### Extrait ###

Cependant il ne s’agit pas de dire que la différence sexuelle n’est pas réelle ni vraie, Beauvoir considère que cette différenciation est socialement située. Autrement dit, les femmes (comme les hommes) naissent dans un monde déjà socialement construit. Il n’y a pas de possibilités de penser l’individu en dehors de sa position sociale.

« Dans la mesure où tout individu est toujours d’abord dans un monde déjà interprété, déjà structuré  par des normes qui donnent un certain sens aux propriétés des individus (le sexe, l’âge, la couleur de peau), l’individu ne peut pas se construire autrement que par rapport à ces normes, que ce soit en accord, en opposition, en complicité. »

Il est impossible de parler de « la société » sans parler de soi, on naît tous dans la même société et en ce sens en tant qu’individu on l’influence également. 

En ce sens, à partir du moment où en tant qu’individu on a une marge de manœuvre, et donc qu’on peut influencer « la société » tout n’est pas que construction sociale.

###

■ **Consignes**:
A) Traduisez en anglais cette phrase de l'extrait : « Il n’y a pas de possibilités de penser l’individu en dehors de sa position sociale. »
B) Reprenez l'extrait sur Beauvoir et la construction sociale après sa dernière phrase, et poursuivez-le.
Les données n'ont aucun lien avec l'extrait.

### Lignes de données ###

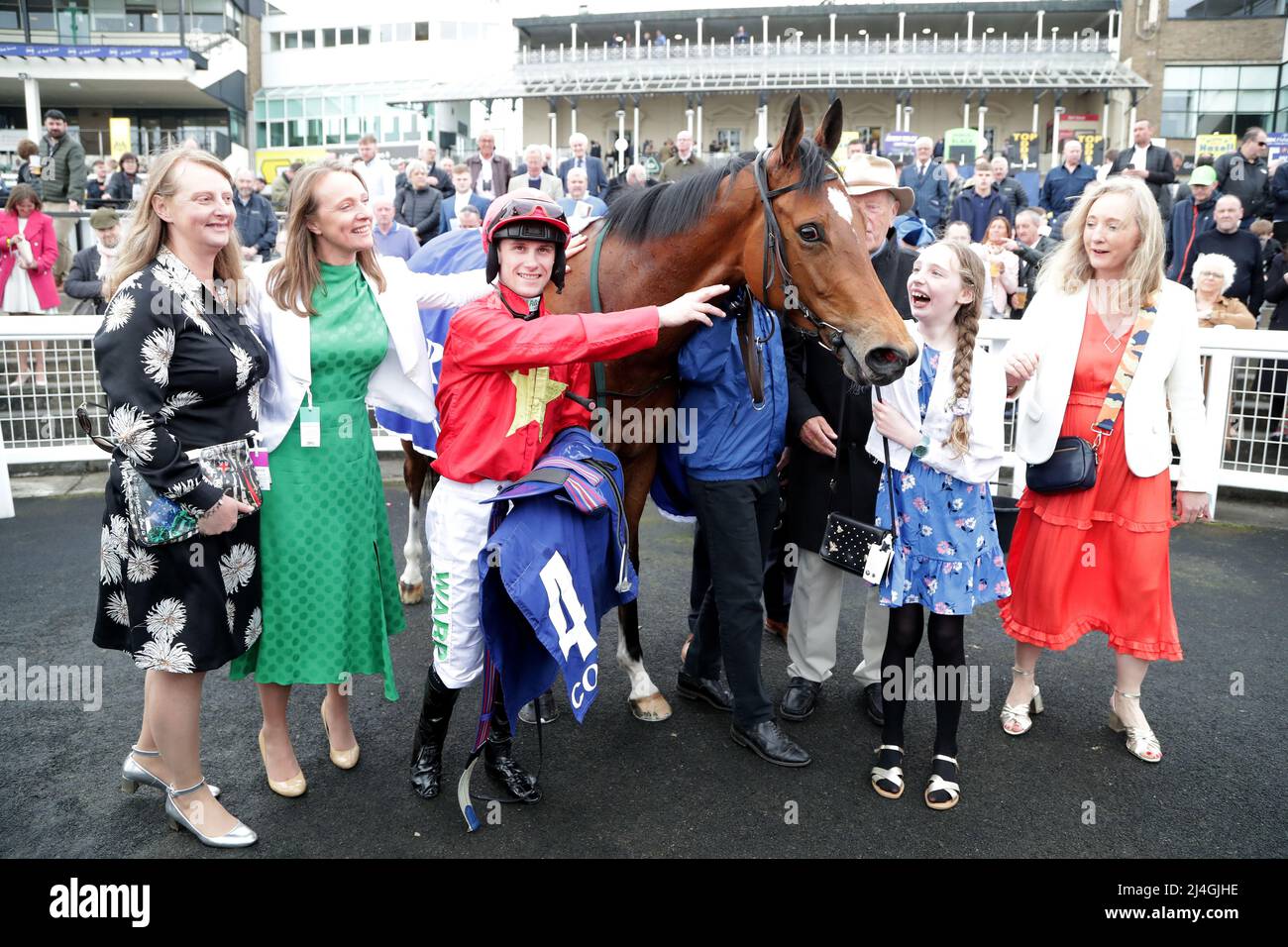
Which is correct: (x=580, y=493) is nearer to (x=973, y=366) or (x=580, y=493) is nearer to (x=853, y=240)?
(x=853, y=240)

###

■ **Résultats finaux**:
A) There is no way to conceive of the individual outside of their social position.

B)
La situation est imposée à l’individu mais l’individu contribue aussi à créer cette société, l'individu est une part de la société. Il y a deux niveaux d’analyse : l’individu qui fait des choix (même si ceux-si sont limités par la société) et la société qui façonne les comportements. L’analyse de la soumission se situe entre ces deux niveaux.

« Toute personne de sexe féminin naît dans un monde dans lequel cela signifie déjà quelque chose d’être une femme. »

« L’individu n’est pas seul au monde et ne préexiste pas au monde. »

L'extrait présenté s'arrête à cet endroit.